In brief, the relationship of the state to emergency has been very close for well over a decade. Measures have been taken to limit media and movement, with patchy outages reported on social media and more stringent public transportation shutdowns. In Marseilles, for example, France 24 reported on Saturday that “authorities there went a step further by halting all urban transport from 6:00pm, including metros, and banning all protests up until Sunday.”

In addition, “a number of towns have imposed overnight curfews.”

With suspected limitations on social media, curbs on movement and effective house arrest at night, it is difficult to see how a declaration could mitigate what has already become a nation of emergencies.

Nevertheless, 69 percent of French citizens appear to support such a declaration, according to a poll published by Ifop on July 3.

The Leftwing LFI at 41 percent shows the lowest support, followed by the Greens at 51. Almost two-thirds of Socialists (62 percent) support a state of emergency, with Macron’s “Renaissance” at 82 percent, beating the 76 percent of the supporters of Marine Le Pen.

Highest of all is the conservative Republicans, whose 90 percent reflects a dedication to the Constitution of the Fifth Republic which many nationalists do not share, seeing it as a Liberal idea which is itself inseparable from the chaos it has created.

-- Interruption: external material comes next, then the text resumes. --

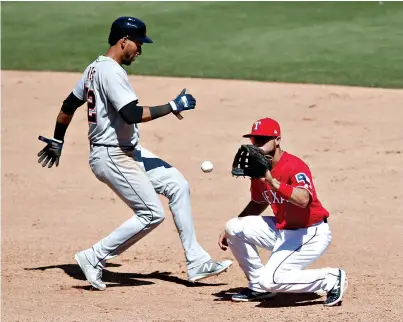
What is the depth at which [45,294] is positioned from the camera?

There are many on the populist right who refuse to rescue this Republic, as is indicated by almost a quarter of Le Pen’s own supporters.

The divisions in France are no longer confined to those of race, nor of those keen to exploit the issue for political or personal gain. This is a crisis that appears to be insoluble from the point of view of the current political settlement.

It is one whose resolution – or appeasement – looks likely to determine the fate of France.  

Europe and the wider Western world is watching.